* [Problem requirements]
Write each line out exactly, leaving none out.

* [Task inputs]
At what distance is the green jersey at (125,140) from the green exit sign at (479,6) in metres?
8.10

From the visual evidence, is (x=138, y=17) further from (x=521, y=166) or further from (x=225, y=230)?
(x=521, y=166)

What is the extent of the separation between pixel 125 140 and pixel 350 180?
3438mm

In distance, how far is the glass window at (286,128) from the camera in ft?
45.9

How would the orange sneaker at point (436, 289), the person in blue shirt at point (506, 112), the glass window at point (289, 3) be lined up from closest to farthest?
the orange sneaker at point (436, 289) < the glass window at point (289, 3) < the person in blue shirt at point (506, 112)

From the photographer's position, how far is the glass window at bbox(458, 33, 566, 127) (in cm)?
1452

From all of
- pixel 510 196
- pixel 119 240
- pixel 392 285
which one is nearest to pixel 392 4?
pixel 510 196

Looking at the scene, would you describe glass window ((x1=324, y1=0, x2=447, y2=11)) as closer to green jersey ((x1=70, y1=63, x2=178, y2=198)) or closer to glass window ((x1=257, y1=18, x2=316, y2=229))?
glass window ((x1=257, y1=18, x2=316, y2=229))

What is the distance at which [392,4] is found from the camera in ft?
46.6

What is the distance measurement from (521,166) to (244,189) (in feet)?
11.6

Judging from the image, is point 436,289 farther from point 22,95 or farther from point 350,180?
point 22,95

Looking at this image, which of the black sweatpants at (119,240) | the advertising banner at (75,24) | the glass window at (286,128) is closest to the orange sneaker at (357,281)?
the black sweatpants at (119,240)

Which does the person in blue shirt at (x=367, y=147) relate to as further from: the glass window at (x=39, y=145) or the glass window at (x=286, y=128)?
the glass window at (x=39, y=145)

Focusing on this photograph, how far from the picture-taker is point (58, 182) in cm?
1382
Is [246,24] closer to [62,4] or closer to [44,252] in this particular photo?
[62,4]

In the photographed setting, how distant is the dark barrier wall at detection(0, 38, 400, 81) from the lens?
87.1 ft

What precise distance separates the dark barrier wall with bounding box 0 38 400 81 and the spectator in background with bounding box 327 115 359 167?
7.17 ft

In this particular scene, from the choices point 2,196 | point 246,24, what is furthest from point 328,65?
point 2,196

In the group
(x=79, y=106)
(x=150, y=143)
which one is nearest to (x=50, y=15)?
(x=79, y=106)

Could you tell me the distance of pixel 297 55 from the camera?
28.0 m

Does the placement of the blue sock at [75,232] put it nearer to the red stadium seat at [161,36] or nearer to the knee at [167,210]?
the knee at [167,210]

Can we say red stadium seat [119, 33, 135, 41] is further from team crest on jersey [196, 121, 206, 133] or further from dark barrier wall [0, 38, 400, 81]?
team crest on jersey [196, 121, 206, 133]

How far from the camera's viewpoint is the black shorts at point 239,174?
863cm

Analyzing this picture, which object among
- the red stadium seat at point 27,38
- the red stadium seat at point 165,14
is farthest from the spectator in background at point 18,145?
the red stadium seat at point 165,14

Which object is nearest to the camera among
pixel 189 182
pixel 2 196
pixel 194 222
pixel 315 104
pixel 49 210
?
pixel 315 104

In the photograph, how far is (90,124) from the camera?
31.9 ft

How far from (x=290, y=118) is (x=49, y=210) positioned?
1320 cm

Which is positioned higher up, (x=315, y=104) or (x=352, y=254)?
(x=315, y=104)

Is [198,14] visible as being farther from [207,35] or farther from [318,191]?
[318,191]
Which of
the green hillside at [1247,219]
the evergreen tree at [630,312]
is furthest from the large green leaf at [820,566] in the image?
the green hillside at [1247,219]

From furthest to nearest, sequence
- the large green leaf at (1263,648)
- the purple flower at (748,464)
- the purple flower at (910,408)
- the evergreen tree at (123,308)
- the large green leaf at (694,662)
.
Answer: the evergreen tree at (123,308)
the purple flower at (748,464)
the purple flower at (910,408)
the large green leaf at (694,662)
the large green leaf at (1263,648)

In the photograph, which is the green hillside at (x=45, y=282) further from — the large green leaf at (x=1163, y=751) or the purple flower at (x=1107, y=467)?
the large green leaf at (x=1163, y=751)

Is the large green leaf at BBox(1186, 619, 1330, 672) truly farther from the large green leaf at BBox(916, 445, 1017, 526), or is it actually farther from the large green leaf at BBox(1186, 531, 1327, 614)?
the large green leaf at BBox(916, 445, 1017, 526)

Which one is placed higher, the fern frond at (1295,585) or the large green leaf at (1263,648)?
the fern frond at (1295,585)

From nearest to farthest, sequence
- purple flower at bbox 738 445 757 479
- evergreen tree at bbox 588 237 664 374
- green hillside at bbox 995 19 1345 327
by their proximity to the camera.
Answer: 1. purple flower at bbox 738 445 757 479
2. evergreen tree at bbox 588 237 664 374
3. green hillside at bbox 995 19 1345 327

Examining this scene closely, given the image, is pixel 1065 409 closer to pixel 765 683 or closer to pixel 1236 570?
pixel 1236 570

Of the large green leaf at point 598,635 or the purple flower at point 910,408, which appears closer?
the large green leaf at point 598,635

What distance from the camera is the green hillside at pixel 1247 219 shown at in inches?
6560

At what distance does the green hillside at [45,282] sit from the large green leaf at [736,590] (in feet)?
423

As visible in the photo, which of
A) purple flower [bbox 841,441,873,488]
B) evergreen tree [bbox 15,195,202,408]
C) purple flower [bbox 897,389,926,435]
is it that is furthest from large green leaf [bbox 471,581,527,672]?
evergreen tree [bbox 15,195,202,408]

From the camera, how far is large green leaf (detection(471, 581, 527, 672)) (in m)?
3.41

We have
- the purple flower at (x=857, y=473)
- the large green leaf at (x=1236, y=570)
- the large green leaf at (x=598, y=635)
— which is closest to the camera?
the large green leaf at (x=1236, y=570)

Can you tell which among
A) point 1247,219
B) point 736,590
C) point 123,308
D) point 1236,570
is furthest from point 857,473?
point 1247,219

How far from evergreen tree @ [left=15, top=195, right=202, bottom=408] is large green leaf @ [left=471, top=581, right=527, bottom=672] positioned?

* [Task output]
At what distance is the green jersey at (125,140) from the green exit sign at (479,6) in metres?
8.10

From the visual evidence, is (x=138, y=17) further from (x=521, y=166) or further from (x=225, y=230)?
(x=521, y=166)

What is the extent of the separation between pixel 125 140 and pixel 350 180?
3438mm

In distance, how far is the glass window at (286,128) from the camera in ft?
45.9

How would the orange sneaker at point (436, 289), the person in blue shirt at point (506, 112), the glass window at point (289, 3) be lined up from closest to farthest?
the orange sneaker at point (436, 289) < the glass window at point (289, 3) < the person in blue shirt at point (506, 112)

From the photographer's position, how far is the glass window at bbox(458, 33, 566, 127) (in cm)?
1452

From all of
- pixel 510 196
- pixel 119 240
- pixel 392 285
which one is nearest to pixel 392 4?
pixel 510 196

Looking at the scene, would you describe glass window ((x1=324, y1=0, x2=447, y2=11)) as closer to green jersey ((x1=70, y1=63, x2=178, y2=198)) or closer to glass window ((x1=257, y1=18, x2=316, y2=229))?
glass window ((x1=257, y1=18, x2=316, y2=229))

What is the distance at which [392,4] is found from the camera in ft?
46.6

What is the distance measurement from (521,166) to (244,189) (in feet)?
11.6

Judging from the image, is point 436,289 farther from point 22,95 or farther from point 350,180?
point 22,95

Looking at this image, which of the black sweatpants at (119,240) | the advertising banner at (75,24) | the glass window at (286,128) is closest to the orange sneaker at (357,281)?
the black sweatpants at (119,240)

Which does the person in blue shirt at (x=367, y=147) relate to as further from: the glass window at (x=39, y=145) or the glass window at (x=286, y=128)?
the glass window at (x=39, y=145)

Focusing on this photograph, how far from the picture-taker is point (58, 182) in cm?
1382
Is [246,24] closer to [62,4] or closer to [44,252] in this particular photo?
[62,4]

In the photographed setting, how distant is the dark barrier wall at detection(0, 38, 400, 81) from the lens?
87.1 ft

What precise distance separates the dark barrier wall with bounding box 0 38 400 81 and the spectator in background with bounding box 327 115 359 167?
7.17 ft

In this particular scene, from the choices point 2,196 | point 246,24, what is furthest from point 328,65?
point 2,196

In the group
(x=79, y=106)
(x=150, y=143)
which one is nearest to (x=50, y=15)?
(x=79, y=106)

Could you tell me the distance of pixel 297 55 from the camera?
28.0 m

Does the placement of the blue sock at [75,232] put it nearer to the red stadium seat at [161,36] or nearer to the knee at [167,210]?
the knee at [167,210]

Can we say red stadium seat [119, 33, 135, 41] is further from team crest on jersey [196, 121, 206, 133] or further from dark barrier wall [0, 38, 400, 81]?
team crest on jersey [196, 121, 206, 133]

How far from the camera's viewpoint is the black shorts at point 239,174?
863cm

Analyzing this picture, which object among
- the red stadium seat at point 27,38
- the red stadium seat at point 165,14
is farthest from the spectator in background at point 18,145?
the red stadium seat at point 165,14

Which object is nearest to the camera among
pixel 189 182
pixel 2 196
pixel 194 222
pixel 315 104
pixel 49 210
?
pixel 315 104

In the photograph, how far is (90,124) from the camera?
31.9 ft

How far from (x=290, y=118) is (x=49, y=210) positioned?
1320 cm

Which is positioned higher up, (x=315, y=104) or (x=352, y=254)?
(x=315, y=104)

Is [198,14] visible as being farther from [207,35] or farther from [318,191]?
[318,191]
Which of
the green hillside at [1247,219]
the evergreen tree at [630,312]
is furthest from the large green leaf at [820,566] in the image?
the green hillside at [1247,219]

From furthest to nearest, sequence
- the large green leaf at (1263,648)
- the purple flower at (748,464)
- the purple flower at (910,408)
- the evergreen tree at (123,308)
- the large green leaf at (694,662)
.
Answer: the evergreen tree at (123,308)
the purple flower at (748,464)
the purple flower at (910,408)
the large green leaf at (694,662)
the large green leaf at (1263,648)

In the photograph, which is the green hillside at (x=45, y=282) further from — the large green leaf at (x=1163, y=751) or the purple flower at (x=1107, y=467)?
the large green leaf at (x=1163, y=751)

Is the large green leaf at BBox(1186, 619, 1330, 672) truly farther from the large green leaf at BBox(916, 445, 1017, 526), or is it actually farther from the large green leaf at BBox(1186, 531, 1327, 614)?
the large green leaf at BBox(916, 445, 1017, 526)

Which one is placed higher, the fern frond at (1295,585) or the large green leaf at (1263,648)?
the fern frond at (1295,585)

From nearest to farthest, sequence
- purple flower at bbox 738 445 757 479
- evergreen tree at bbox 588 237 664 374
- green hillside at bbox 995 19 1345 327
by their proximity to the camera.
Answer: 1. purple flower at bbox 738 445 757 479
2. evergreen tree at bbox 588 237 664 374
3. green hillside at bbox 995 19 1345 327

Examining this scene closely, given the image, is pixel 1065 409 closer to pixel 765 683 or closer to pixel 1236 570?
pixel 1236 570

Of the large green leaf at point 598,635 or the purple flower at point 910,408, which appears closer?
the large green leaf at point 598,635

What distance from the camera is the green hillside at pixel 1247 219 shown at in inches?
6560

At what distance does the green hillside at [45,282] sit from the large green leaf at [736,590] (in feet)?
423

As visible in the photo, which of
A) purple flower [bbox 841,441,873,488]
B) evergreen tree [bbox 15,195,202,408]
C) purple flower [bbox 897,389,926,435]
is it that is furthest from large green leaf [bbox 471,581,527,672]?
evergreen tree [bbox 15,195,202,408]

From the camera, how far is large green leaf (detection(471, 581, 527, 672)) (in m)?
3.41

We have
- the purple flower at (x=857, y=473)
- the large green leaf at (x=1236, y=570)
- the large green leaf at (x=598, y=635)
— which is closest to the camera?
the large green leaf at (x=1236, y=570)

Can you tell which among
A) point 1247,219
B) point 736,590
C) point 123,308
D) point 1236,570
is furthest from point 857,473?
point 1247,219

How far from evergreen tree @ [left=15, top=195, right=202, bottom=408] is large green leaf @ [left=471, top=581, right=527, bottom=672] positioned?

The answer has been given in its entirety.